Linux on the other hand has been something I've tinkered with in some for or other for the past decade or so. The story starts around 2004 or so when one thing lead to another, and I ended up downloading (on dialup!) Cygwin to the Windows XP box in order to run tool which only worked on Linux-like systems (and which now has a semi-native setup where it simply contains a stripped-down Linux layout inside its directory) and which piggybacked off TeX to produce its final output. Thus began my association with two of the most important computing tools in my workflow these days!

Fast forward a year or two, and after hearing good things about Linux and LiveCD's, I ended up grabbing Damn Small Linux (DSL), and managed to easily get that running on the XP box. Unfortunately, as a combination of the compromises they had to make to get things to fit on that small distro (and realistically, I was still on dialup at the time, and even downloading 50mb was quite a stretch - GetSmart or something like that; all I remember is that it had a Globe as its icon, and allowed having resumable and multi-segment downloads), the rather rudimentary/90's style themes (with a few quirks) that distros back then employed, the sluggish mouse-gain, and the fact that the damned thing would always crash/hang on shutdown for no good reason, I never really "warmed" to Linux back then. If anything, it was like an exhilarating novelty - hey, I can run this weird operating system on my computer, which lets me browse the internet, but looks nothing like I've ever seen before - than something I'd consider as being a serious replacement OS. The novelty eventually wore off though, and I eventually abandoned playing with it, as Blender development was really taking off (and a lot of fun at the same time!)

My next encounter with Linux was at university. The labs ran a dual-boot setup with Windows XP and Linux (Fedora). Of course, the Windows setup was administered by the university IT Department, and as such, was heavily locked down (by 2nd or 3rd year, it was impossible to even click on zip file to select it without some insidious "Insufficient Privileges" or "Access is Denied" error coming up). Thus, it only made sense to work in Linux exclusively while on those machines! Not only did they have working compilers, but almost every open source tool I was using by that stage (and a few more I hadn't yet started to use, but would soon pick up) were already on there.

Life was sweet - if a little clunkier than what I was used to on my Toshiba by that stage - and I came to seriously love the multiple workspaces that Gnome2 offered. Still, with the lack of my favourite text editor (Notepad++) on the platform at the time and being forced to use the next best alternative (Geany - which I settled on after almost 6 weeks of trying out different text editors), there was always the nagging sensation that I wasn't quite as productive on that platform as I was on my Toshiba. So, in practice, I actually did most of my work on Windows Vista, and only occasionally ended up actually using Linux.
***
Objectives:
a: Reproduce the part of the listing that opens with the line containing "Is (440,241) farther" and ends with the final line of the listing, both included, word for word.
b: Continue the account of the writer's history with Linux from the point where it stops.
***
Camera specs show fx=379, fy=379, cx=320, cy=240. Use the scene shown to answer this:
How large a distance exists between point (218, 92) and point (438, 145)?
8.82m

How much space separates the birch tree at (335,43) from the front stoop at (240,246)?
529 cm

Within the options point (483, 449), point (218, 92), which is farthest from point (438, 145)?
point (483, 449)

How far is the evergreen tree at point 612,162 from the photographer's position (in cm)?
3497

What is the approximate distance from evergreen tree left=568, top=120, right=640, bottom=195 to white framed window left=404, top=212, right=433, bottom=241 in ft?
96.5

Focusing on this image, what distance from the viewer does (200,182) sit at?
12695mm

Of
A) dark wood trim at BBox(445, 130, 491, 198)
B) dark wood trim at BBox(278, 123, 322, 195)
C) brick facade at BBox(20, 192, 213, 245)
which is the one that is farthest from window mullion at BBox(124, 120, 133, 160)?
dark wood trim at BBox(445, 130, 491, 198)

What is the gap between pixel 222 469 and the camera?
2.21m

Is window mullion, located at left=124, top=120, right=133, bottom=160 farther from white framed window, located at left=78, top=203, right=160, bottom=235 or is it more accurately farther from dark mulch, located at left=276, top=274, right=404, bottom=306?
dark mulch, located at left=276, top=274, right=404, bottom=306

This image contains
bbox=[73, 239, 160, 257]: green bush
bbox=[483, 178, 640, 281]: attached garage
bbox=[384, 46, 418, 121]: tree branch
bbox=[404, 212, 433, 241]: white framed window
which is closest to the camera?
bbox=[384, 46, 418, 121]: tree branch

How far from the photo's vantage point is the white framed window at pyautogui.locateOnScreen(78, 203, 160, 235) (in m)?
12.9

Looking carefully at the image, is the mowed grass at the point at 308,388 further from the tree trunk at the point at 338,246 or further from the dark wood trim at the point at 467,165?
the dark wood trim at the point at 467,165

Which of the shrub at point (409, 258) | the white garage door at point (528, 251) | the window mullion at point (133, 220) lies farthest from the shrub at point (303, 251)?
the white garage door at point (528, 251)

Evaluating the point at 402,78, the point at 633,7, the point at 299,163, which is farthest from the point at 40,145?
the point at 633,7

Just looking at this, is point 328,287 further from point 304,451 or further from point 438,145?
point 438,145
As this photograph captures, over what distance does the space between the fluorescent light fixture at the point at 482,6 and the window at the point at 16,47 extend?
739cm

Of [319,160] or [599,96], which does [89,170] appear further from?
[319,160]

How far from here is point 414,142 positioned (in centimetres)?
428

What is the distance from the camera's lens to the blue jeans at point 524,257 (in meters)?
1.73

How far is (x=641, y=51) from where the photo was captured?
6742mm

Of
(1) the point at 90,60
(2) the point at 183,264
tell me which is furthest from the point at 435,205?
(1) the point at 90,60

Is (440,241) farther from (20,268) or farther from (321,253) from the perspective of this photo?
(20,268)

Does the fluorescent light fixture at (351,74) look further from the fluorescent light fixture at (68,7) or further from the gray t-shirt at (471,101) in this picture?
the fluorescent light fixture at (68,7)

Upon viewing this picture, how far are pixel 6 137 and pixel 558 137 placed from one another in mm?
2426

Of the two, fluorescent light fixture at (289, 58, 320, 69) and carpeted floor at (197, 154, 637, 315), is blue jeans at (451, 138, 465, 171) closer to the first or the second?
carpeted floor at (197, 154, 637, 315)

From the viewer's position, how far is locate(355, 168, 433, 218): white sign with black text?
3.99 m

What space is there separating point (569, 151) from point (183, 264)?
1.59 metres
***
Results by task:
a:
Is (440,241) farther from (20,268) or farther from (321,253) from the perspective of this photo?
(20,268)

Does the fluorescent light fixture at (351,74) look further from the fluorescent light fixture at (68,7) or further from the gray t-shirt at (471,101) in this picture?
the fluorescent light fixture at (68,7)

Upon viewing this picture, how far are pixel 6 137 and pixel 558 137 placed from one another in mm?
2426

Of the two, fluorescent light fixture at (289, 58, 320, 69) and carpeted floor at (197, 154, 637, 315), is blue jeans at (451, 138, 465, 171) closer to the first or the second?
carpeted floor at (197, 154, 637, 315)

From the viewer's position, how far is locate(355, 168, 433, 218): white sign with black text?
3.99 m

What space is there separating point (569, 151) from point (183, 264)?
1.59 metres

b:
Cue a little interlude after 3rd year, when I spent the summer working with the Mars Bio-imaging team (developing a Spectral CT scanner) to redevelop their GUI (fully PyGTK based, interfacing with a low-level C-library with a Python wrapper, and a dollap of threads created using different libraries/toolkits at each level, and all running on top of a specific version of Ubuntu). Since these machines all used a fairly standard Ubuntu setup, it only made sense to try and get a box setup with the same Ubuntu version on it to develop on.

Now, in the office I was working in at the HITLab, I ended up getting a HP Touchsmart (one of those all-in-ones) to work with (since they were kindof running out of machines at the time with a bumper crop of interns that year). And it was this machine that I got my first taste of trying to install Linux on a machine. Crucially, a HP machine. (Years later, when staring down the "black screen on boot" problem for the nth time on my HP laptop, I started kicking myself for forgetting this experience; that trying to get HP boxes to run Linux can be quite a challenge). So, after procuring a Ubuntu LiveCD with the appropriate version, I set about trying to install this on the all-in-one. The first challenge was getting the CD into the slot on the side (which, for the record is IMO really horrid! Luckily I wasn't trying to get it to load a disk of precious family photos, or else, I'd have been running for the hills after using that thing more than once, since you practically have to grab hold of the surface of the disk - both sides! - to yank/push it in and out, when it ends up scraping against the sides of the slot while you're at it). Once the CD loaded, things started booting up, and welcoming/loading screen showed up. Nice. And then the screen went black, the disk drive kept seeking for 30 seconds or so, and then it would fall silent. Dead. No more noises, no response to (standard/obvious) key inputs like ESC and so on, obviously no mouse input, a blank screen, and a practically dead computer, except for the power indicator. After several failed attempts, I called in the tech support guy for the lab, who pressed some magic combo at some point, and got it to show 2 more screens than it had shown to me. But eventually, it ultimately ended up stalling on another screen. The writing was on the wall: the HP was not going to let me/us get Linux onto it.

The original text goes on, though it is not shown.